ПОСТАВЛЕННАЯ ЗАДАЧА 1 >> Сократите абзац источника, начинающийся словами «С языковым переворотом», сохранив его основные факты.
ПОСТАВЛЕННАЯ ЗАДАЧА 2 >> Перепишите из источника без изменений фрагмент между словами «С языковым переворотом, совершенным» и «не к общности, а к частному лицу.» включительно.
ПОСТАВЛЕННАЯ ЗАДАЧА 3 >> Изложите содержание источника в двух предложениях.

ИСТОЧНИК >>
┌──

Потери

Как Александр Тимофеевский создавал новую журналистику и что о ней говорил впоследствии

13 апреля 2020 в 12:59
Фотография: Александр Решетилов
Умер Александр Тимофеевский, писатель, журналист, человек, без которого язык наших медиа был бы совсем другим. «Афиша Daily» перепечатывает рассказ Тимофеевского о «Коммерсанте» начала 1990-х из специального номера (и книги) журнала «Афиша», посвященного истории русских медиа.

«Коммерсант» я читал с первого номера. Помню, как в январе 1990 года, выйдя из метро, купил поднадоевшие уже «Московские новости», в которые были вложены какие‑то листки — ну, думаю, агитация. Оказалось, ничего подобного — чистое человеческое счастье. Его сразу же прозвали другой журналистикой. Но другими были вовсе не журналисты, другим было языковое сознание.

Тогда перестройка вступила в стадию маразма, от прогрессистов и консерваторов воротило почти одинаково. Прогрессисты, конечно, были человекообразнее, но такие же стилистически тухлые. При Брежневе хорошо написанная статья строилась как грузинский тост — издалека долго течет река Волга: о чем бы ни шла речь, начинаем с того, что пресс-папье упало со стола. Это — степенная застойная поэтика. Перестройщики ее от­вергли, они шли напролом, они брали криком. И писали так, будто им все время давили на мозоль. И прогрессисты, и консерваторы были истериками, со всех сторон бил барабан. Иногда его откладывали в сторону и нежно перебирали гитарные струны, что было еще тошнотворнее. В 1987 году, к семидесятилетию Октября, прогрессивный журнал «Искусство кино» опубликовал статью прогрессивнейшего Егора Яковлева, она называлась «Интимно о Ленине». Статья начиналась так: «Открываю любимый 52-й том…»

Чтобы все это избыть, одной живой воды было мало, требовалась вода мертвая. Как бы совершенно стертая, обезличенная модель «Коммерсанта» стала вожделенной мертвой водой. Богатейшая речь Максима Соколова, например, с инверсиями цитат была немыслима ни в советских, ни в антисоветских газетах. Для нее был нужен модульный ноль. «Коммерсант» 1990 года такой модульный ноль сотворил. И вдохнул в газетный язык многообразие интонаций. Отдел культуры «Коммерсанта» 1993–1996 годов, в котором критика стала литературой, без товаров и рынков в анамнезе никогда бы не состоялся.

С языковым переворотом, совершенным «Коммерсантом» в 1990–1992 годах, связан другой переворот, сам по себе не менее важный. Все газеты и журналы обращались тогда к разным общностям, к каковым от­носился советский антисоветский человек. Он был пионером, коммунистом, ровесником, работницей или крестьянкой, московским комсомольцем и целым новым миром. В перестройку он вдруг сделался демократом, и хотя для демократов не придумали нового издания, к ним устремились все старые, включая журнал «Коммунист». Все эти общности «Коммерсант» собрал на совок и выкинул в мусор. Он обращался не к общности, а к частному лицу.

└──

СОБРАННЫЙ МАТЕРИАЛ >>
┌──

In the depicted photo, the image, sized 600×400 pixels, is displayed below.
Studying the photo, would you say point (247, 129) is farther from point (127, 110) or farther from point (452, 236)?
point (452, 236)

└──

ПОЛНЫЙ ОТВЕТ 1 >> Вместе с языковым переворотом 1990–1992 годов «Коммерсант» совершил и другой, не менее важный. Тогдашние газеты и журналы обращались к разным общностям советского антисоветского человека: пионерам, коммунистам, ровесникам, московским комсомольцам и другим. В перестройку этот человек стал демократом, и к демократам устремились все старые издания, включая журнал «Коммунист». «Коммерсант» отбросил все эти общности и обращался не к общности, а к частному лицу.

ПОЛНЫЙ ОТВЕТ 2 >>
С языковым переворотом, совершенным «Коммерсантом» в 1990–1992 годах, связан другой переворот, сам по себе не менее важный. Все газеты и журналы обращались тогда к разным общностям, к каковым от­носился советский антисоветский человек. Он был пионером, коммунистом, ровесником, работницей или крестьянкой, московским комсомольцем и целым новым миром. В перестройку он вдруг сделался демократом, и хотя для демократов не придумали нового издания, к ним устремились все старые, включая журнал «Коммунист». Все эти общности «Коммерсант» собрал на совок и выкинул в мусор. Он обращался не к общности, а к частному лицу.

ПОЛНЫЙ ОТВЕТ 3 >> После смерти Александра Тимофеевского «Афиша Daily» перепечатала его рассказ о «Коммерсанте» начала 1990-х, который он читал с первого номера. По его словам, на фоне истеричной перестроечной прессы обезличенная модель «Коммерсанта» стала «модульным нолем», вдохнула в газетный язык многообразие интонаций и обращалась не к общности, а к частному лицу.